Carole Dieschbourg (born 3 October 1977) is a Luxembourgish writer and politician of The Greens. She was Minister for the Environment in the Bettel I and II coalition governments from 2013 to 2022. She represented Luxembourg at the COP22 Climate Change Conference in Marrakesh, November 2016.

==Biography==
Born in Ettelbruck on 3 October 1977, Dieschbourg matriculated from the Lycée classique d'Echternach in 1997 before studying historical sciences and German at the University of Trier, earning a Master of Arts in 2005. In 2005, she became coordinator of "Moulins – inventaire, excursion et sentier régional" (Mills – inventory, excursion and regional trail) under the Leader + Müllerthal programme, publishing Die Mühlen des Müllerthals (The Mullerthal Mills) in 2007.

In 2011, Dieschbourg entered politics as a municipal councillor in Echternach. Following the elections on 20 October 2013, she joined the Luxembourg government, becoming Minister for the Environment on 4 December 2013. Prior to her governmental appointment, she was a board member of Moulin J.P. Dieschbourg, a family business established in 1897.

Interviewed by Romain Van Dyck in the Luxembourg newspaper Le Quotidien on 7 November 2016, she stressed the importance of arriving at a European position at the Climate Conference in Marrakech rather than agreements with individual countries. Luxembourg would above all be contributing by bringing about a major reduction in carbon emissions from road vehicles. She announced that the country would have 800 recharging facilities for electric cars by 2020 compared with 3,000 for the whole of France.

==The “garden shed” scandal==

In 2019 and subsequent years, Dieschbourg was suspected of favoritism in granting a late planning permission for building works on a garden shed to Roberto Traversini in 2019, at the time member of the Green and mayor of Differdange, in a Natura 2000 protected area, even though the construction of said shed had already started without the latter requesting a permission in due time.

--------

# [Requirement]
In the Carole Dieschbourg biography, on what date did she become Minister for the Environment?

# [Data shown]
--------

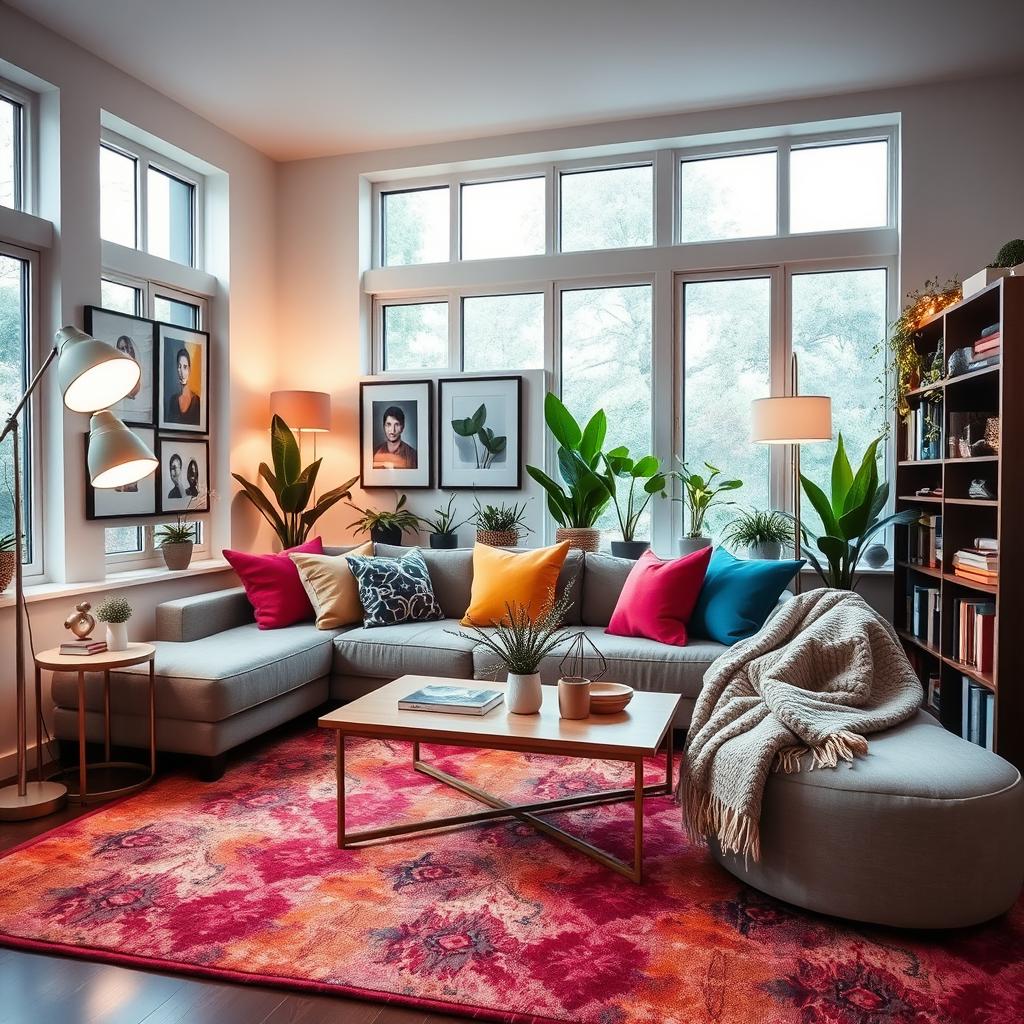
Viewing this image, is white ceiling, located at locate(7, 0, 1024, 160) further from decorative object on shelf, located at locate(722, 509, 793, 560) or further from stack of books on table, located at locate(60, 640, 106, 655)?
stack of books on table, located at locate(60, 640, 106, 655)

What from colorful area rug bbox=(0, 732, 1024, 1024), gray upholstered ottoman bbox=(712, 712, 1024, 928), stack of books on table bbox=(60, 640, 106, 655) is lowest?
colorful area rug bbox=(0, 732, 1024, 1024)

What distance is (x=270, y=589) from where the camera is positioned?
4.42 metres

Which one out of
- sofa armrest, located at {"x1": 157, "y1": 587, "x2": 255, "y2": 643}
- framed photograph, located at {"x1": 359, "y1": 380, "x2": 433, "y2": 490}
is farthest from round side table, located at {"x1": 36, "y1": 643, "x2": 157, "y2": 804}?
framed photograph, located at {"x1": 359, "y1": 380, "x2": 433, "y2": 490}

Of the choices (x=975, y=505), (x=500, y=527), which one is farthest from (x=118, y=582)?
(x=975, y=505)

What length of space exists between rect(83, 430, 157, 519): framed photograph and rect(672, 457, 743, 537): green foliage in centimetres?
288

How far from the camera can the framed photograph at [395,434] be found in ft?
18.2

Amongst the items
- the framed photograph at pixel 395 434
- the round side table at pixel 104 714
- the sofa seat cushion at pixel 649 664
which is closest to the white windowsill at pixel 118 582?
the round side table at pixel 104 714

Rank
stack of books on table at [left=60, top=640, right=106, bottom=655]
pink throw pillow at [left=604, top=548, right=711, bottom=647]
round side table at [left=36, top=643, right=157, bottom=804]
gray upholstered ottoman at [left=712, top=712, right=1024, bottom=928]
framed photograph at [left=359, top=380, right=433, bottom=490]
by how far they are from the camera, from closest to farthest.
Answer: gray upholstered ottoman at [left=712, top=712, right=1024, bottom=928]
round side table at [left=36, top=643, right=157, bottom=804]
stack of books on table at [left=60, top=640, right=106, bottom=655]
pink throw pillow at [left=604, top=548, right=711, bottom=647]
framed photograph at [left=359, top=380, right=433, bottom=490]

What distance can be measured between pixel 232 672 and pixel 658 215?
3.52m

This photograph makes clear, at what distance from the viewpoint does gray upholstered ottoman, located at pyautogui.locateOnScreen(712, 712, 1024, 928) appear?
221 centimetres

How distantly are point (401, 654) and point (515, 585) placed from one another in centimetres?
64

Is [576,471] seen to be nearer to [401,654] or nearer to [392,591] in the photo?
[392,591]

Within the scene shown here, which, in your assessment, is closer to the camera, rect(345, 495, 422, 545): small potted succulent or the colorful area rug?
the colorful area rug

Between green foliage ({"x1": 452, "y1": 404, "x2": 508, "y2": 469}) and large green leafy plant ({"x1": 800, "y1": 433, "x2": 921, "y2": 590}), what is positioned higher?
green foliage ({"x1": 452, "y1": 404, "x2": 508, "y2": 469})
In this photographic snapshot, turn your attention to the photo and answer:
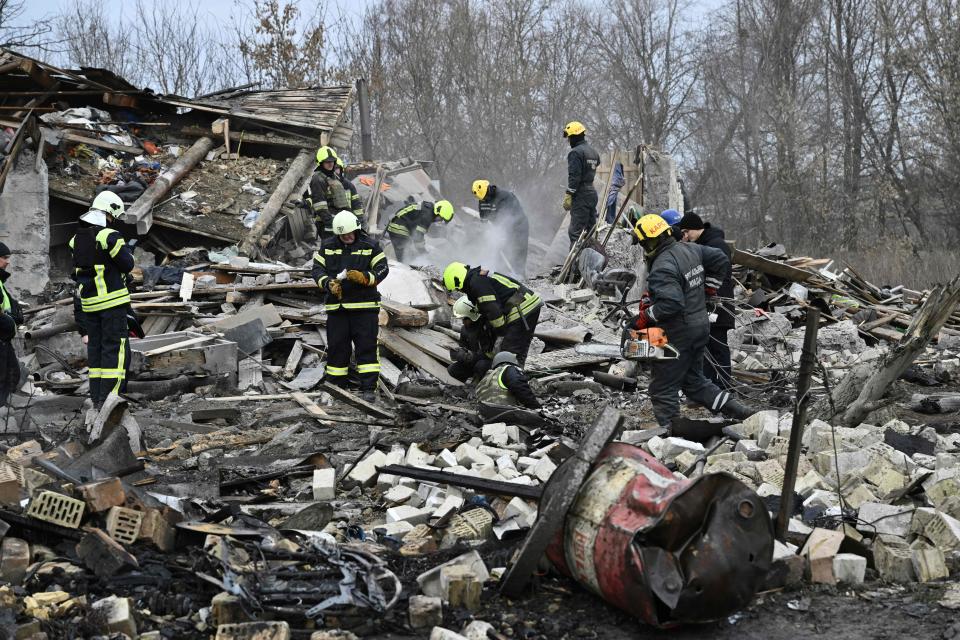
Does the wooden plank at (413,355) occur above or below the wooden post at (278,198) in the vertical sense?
below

--------

# [Task output]
4 December 2013